In The Judas Strain I'm dealing with issues of what our responsibility is as stewards of this planet. There was a series of articles in the >L.A. Times that claim we're at a cusp of the possible collapse of our seas into a primordial state of toxic slimes and poison algae. And there was a wire service story about a massive amount of deaths of sea lions and dolphins from toxic algae along the California coast. My book opens with a similar tragedy. Hopefully, that will have some resonance after you turn that last page.
Have we abused Earth beyond repair? Some scientists do say that we've crossed beyond the point of no return. That's a very disturbing thought, and I think we have a very strong survival instinct. I don't think anything that we're challenging -- like carbon emissions from automobiles -- requires a technology we don't have. We just have to have the will with which to apply it.

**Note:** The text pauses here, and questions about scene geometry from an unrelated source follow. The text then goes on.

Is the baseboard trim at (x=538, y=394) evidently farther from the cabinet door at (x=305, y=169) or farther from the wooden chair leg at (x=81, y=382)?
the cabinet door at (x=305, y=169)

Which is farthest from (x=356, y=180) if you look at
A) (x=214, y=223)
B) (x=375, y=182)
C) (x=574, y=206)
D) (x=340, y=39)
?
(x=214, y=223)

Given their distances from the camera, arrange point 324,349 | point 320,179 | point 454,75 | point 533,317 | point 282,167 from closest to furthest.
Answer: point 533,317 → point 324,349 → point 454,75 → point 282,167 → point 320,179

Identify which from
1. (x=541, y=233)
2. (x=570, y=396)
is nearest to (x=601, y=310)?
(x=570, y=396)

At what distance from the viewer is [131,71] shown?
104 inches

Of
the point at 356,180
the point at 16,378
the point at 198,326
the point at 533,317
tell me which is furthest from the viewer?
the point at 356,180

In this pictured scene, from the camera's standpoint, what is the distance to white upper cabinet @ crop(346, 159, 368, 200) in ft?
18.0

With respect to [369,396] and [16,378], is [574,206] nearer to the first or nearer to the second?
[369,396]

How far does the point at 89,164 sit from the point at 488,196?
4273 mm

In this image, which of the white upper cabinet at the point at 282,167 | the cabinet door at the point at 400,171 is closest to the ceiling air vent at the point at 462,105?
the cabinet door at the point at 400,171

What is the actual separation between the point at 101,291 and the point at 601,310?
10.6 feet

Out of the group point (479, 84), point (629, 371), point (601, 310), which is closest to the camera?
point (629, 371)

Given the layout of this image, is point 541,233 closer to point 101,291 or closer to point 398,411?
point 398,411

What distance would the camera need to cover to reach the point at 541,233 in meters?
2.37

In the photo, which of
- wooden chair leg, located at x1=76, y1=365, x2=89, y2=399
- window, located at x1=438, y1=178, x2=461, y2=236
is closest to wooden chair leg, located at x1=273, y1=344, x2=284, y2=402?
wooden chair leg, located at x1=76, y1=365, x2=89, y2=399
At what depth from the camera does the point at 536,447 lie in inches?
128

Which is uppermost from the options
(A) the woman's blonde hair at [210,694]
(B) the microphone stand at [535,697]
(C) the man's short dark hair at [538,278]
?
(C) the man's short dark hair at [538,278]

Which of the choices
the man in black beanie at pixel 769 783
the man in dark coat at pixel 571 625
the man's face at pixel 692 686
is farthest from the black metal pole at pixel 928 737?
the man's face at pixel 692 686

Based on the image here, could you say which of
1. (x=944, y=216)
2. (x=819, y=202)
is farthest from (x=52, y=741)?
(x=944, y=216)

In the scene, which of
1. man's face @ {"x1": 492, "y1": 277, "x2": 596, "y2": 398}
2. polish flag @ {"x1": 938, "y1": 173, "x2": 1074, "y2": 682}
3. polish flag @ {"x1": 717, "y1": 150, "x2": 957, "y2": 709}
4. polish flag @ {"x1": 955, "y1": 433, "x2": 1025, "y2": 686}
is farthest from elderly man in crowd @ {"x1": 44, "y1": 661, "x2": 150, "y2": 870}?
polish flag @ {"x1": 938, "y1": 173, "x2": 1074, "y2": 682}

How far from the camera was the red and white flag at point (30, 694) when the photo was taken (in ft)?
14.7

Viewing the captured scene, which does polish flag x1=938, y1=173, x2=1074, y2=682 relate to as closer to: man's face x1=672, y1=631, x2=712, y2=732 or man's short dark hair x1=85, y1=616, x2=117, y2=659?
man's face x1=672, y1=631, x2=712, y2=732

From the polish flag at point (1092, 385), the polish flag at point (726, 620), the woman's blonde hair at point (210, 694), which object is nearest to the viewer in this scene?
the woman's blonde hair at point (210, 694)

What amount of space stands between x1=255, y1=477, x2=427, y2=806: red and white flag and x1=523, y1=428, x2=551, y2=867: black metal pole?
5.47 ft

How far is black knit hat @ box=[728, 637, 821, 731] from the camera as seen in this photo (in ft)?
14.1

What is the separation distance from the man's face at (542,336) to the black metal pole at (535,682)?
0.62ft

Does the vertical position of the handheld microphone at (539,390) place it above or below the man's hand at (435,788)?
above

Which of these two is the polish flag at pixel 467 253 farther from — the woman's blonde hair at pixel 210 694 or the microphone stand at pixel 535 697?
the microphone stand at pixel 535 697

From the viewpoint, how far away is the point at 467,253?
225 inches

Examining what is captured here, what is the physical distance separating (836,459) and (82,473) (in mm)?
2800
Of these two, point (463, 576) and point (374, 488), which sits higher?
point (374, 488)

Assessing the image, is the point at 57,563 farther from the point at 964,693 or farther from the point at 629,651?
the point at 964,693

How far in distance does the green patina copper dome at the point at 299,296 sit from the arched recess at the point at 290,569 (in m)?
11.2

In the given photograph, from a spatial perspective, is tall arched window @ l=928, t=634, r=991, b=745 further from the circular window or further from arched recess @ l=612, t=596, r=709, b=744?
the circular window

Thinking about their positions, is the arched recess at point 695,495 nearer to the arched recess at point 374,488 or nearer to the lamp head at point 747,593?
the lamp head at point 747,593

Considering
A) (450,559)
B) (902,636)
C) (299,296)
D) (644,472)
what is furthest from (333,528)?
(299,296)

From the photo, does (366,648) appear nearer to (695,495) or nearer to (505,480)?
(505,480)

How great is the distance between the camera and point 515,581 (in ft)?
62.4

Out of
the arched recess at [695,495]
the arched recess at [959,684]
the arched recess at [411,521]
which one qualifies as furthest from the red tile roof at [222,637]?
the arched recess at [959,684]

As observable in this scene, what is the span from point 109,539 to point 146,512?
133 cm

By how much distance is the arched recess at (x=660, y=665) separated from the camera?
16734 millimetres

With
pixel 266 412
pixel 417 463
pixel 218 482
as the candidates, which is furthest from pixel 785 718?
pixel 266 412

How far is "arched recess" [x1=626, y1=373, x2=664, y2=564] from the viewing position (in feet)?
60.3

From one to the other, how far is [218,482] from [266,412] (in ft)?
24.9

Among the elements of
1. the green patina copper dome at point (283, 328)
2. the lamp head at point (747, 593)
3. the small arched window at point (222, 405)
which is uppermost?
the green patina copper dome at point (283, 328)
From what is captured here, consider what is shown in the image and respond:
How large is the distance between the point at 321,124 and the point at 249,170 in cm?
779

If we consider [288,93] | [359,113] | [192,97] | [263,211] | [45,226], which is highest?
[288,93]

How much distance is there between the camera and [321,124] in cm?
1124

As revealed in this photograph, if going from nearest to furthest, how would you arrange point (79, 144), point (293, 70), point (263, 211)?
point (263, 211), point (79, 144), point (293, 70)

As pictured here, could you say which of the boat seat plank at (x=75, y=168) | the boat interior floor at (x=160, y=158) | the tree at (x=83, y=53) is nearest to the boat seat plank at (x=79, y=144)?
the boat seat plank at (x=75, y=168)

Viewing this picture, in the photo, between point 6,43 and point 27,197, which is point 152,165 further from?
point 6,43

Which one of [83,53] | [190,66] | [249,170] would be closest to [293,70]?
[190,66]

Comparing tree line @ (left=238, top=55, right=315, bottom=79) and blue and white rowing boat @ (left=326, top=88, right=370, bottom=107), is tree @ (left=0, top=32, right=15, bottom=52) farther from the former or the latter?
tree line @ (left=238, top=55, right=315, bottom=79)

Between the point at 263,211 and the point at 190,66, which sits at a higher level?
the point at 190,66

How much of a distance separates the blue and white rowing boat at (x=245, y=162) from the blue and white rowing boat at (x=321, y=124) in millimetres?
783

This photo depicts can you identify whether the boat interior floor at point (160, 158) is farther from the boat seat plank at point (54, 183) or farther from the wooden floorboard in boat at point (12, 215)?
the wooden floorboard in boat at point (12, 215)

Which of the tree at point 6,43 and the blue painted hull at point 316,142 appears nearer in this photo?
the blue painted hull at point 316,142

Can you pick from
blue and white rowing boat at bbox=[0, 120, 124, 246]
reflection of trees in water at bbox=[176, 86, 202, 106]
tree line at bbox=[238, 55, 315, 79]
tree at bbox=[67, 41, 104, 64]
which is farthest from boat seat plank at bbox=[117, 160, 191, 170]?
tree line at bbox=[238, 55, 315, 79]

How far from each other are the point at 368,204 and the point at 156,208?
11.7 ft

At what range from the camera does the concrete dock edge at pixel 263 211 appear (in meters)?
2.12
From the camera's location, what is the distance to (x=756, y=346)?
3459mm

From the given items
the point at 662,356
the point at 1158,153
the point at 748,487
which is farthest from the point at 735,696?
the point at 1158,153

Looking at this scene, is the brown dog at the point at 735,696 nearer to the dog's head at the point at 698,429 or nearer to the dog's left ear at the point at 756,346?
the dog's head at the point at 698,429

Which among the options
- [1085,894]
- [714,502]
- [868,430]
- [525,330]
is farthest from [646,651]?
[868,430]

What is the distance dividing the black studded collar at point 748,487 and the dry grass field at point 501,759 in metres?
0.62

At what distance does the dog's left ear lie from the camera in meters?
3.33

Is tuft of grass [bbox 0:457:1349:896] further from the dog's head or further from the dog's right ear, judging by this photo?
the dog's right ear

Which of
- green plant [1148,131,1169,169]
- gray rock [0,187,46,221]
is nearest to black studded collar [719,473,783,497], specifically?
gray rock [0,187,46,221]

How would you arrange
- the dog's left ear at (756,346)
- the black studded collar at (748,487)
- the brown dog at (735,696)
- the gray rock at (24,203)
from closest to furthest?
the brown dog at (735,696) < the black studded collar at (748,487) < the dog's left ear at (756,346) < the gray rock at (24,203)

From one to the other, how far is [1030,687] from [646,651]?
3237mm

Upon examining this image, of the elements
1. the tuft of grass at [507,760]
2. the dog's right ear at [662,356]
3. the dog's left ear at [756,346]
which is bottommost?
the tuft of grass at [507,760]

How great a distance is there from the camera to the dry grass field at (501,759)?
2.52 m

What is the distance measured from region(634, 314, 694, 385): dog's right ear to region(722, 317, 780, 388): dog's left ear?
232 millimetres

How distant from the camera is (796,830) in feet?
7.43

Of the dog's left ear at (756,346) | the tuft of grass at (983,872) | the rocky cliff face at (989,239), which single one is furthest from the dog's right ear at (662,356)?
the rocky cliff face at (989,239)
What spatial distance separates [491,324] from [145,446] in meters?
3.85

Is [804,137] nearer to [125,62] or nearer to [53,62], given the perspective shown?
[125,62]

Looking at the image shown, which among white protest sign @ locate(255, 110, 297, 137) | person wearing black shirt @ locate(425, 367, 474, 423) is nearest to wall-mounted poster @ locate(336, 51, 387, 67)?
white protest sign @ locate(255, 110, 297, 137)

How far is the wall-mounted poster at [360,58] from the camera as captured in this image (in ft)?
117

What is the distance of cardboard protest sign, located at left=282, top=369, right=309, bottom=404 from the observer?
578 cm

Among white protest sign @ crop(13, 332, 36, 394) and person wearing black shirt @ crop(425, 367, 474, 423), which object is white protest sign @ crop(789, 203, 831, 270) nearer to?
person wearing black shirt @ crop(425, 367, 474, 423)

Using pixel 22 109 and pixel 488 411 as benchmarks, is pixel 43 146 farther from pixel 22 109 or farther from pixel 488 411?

Do the comparisons to Dan Brown bother you? As long as they don't think I'm copying him. When I wrote Map of Bones (2005), it was an idea I'd been toiling with for 10 years, and
I got sort of lumped into the Da Vinci clone crowd. It had a negative connotation, like I'm trying to ride his coattails, where I've been pretty much writing the same thing. If you go back three books earlier, before Dan Brown had even published his first book, I'd written a book called Excavation that dealt with a sect of the Spanish Inquisition that was alive and well and functioning in South America, trying to create the Second Coming of Christ.
That all said, I can't deny that that comparison probably did help Map of Bones. It sold better than any book I had written up till that point.
Why did you want to become a novelist when you already had a successful veterinary practice? I always wanted to be a writer, but to make it a career I thought you had to fall off a literary apple tree -- your great-grand-uncle had to be Ernest Hemingway. It just didn't seem like a Midwest boy from St. Louis could become a published author. It seemed a much more logical and achievable course to become a veterinarian, so once I
got accepted to veterinary school, I put aside all thoughts of writing. From age 20 to age 30, I did not write a word. I kept saying, one of these days I'll start. But when I reached my 30th birthday, I realized I didn't have an infinite number of one-of-these-days. If I really wanted to do this, I had to make some small effort toward that today.